• AIM OF THE EXERCISE:
In the records below, some lines hold the word "over". Copy each of those lines.

(Stored items)

::::::::::

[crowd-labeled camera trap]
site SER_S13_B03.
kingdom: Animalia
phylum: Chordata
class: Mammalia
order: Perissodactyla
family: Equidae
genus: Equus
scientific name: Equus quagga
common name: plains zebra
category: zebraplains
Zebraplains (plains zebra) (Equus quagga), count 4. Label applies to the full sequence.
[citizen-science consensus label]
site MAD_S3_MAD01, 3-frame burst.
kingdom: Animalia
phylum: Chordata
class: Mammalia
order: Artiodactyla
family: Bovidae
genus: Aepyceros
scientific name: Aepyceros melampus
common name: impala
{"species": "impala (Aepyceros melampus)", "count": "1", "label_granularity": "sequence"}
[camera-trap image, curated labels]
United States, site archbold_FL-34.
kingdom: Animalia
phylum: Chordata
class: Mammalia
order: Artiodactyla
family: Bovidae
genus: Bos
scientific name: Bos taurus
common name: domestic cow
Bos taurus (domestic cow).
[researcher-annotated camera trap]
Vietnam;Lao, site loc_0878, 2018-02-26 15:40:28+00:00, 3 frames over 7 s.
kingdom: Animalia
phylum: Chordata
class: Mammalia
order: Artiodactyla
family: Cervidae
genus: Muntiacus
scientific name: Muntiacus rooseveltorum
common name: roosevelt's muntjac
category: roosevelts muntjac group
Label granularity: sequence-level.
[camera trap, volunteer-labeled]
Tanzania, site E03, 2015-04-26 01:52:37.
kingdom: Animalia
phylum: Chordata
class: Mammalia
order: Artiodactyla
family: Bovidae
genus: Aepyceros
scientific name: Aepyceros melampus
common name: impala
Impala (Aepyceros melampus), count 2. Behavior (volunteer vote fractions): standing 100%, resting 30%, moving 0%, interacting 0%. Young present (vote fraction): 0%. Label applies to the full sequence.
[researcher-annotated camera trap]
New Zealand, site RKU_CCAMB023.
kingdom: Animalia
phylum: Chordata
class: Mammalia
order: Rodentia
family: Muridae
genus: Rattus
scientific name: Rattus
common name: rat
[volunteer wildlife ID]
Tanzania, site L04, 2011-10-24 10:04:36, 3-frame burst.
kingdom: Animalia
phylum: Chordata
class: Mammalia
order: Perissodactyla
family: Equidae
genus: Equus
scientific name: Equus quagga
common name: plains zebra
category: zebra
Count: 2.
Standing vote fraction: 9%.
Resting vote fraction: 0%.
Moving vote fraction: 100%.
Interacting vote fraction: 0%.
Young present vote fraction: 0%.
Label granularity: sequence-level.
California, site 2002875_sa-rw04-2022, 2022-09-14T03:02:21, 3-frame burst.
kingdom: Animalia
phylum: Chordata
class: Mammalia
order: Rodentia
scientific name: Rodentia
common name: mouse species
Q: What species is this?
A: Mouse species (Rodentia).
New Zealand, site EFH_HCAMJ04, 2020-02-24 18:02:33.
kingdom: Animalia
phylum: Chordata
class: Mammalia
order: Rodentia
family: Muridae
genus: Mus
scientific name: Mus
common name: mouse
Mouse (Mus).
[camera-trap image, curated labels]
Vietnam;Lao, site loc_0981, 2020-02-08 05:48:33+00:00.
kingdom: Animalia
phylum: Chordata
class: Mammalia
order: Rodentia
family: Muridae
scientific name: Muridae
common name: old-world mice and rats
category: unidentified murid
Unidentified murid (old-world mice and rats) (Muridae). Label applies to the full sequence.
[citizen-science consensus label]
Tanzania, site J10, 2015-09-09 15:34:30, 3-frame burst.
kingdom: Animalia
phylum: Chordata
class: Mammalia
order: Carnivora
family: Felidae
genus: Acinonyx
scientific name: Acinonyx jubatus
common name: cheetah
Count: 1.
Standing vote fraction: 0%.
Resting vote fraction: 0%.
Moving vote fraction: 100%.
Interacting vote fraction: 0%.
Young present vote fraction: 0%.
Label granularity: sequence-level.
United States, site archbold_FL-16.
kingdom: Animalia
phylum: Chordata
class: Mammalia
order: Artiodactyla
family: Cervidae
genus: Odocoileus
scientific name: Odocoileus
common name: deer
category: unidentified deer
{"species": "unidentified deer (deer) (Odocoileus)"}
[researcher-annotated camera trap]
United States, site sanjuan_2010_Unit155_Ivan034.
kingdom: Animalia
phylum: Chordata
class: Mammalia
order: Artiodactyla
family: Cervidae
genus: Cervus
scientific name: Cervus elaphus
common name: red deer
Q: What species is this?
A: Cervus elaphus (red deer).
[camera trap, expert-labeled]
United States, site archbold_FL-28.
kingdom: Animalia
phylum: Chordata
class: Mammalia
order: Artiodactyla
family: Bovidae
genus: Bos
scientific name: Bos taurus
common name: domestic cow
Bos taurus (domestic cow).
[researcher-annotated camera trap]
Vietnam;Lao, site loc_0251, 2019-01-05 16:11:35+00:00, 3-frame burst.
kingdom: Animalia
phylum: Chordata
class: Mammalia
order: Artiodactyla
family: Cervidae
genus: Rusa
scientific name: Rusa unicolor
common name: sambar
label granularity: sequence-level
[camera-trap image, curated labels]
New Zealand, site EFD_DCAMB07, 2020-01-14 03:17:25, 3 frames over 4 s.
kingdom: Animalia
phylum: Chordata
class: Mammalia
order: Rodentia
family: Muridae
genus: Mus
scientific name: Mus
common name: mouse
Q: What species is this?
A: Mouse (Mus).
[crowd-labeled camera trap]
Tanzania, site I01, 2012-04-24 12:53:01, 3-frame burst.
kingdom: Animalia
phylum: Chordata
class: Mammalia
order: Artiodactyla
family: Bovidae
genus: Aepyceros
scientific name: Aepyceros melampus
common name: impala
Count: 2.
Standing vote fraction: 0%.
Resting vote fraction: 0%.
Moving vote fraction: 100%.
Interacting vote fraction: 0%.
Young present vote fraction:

::::::::::

• SOLUTION TO THIS PROBLEM:
Vietnam;Lao, site loc_0878, 2018-02-26 15:40:28+00:00, 3 frames over 7 s.
New Zealand, site EFD_DCAMB07, 2020-01-14 03:17:25, 3 frames over 4 s.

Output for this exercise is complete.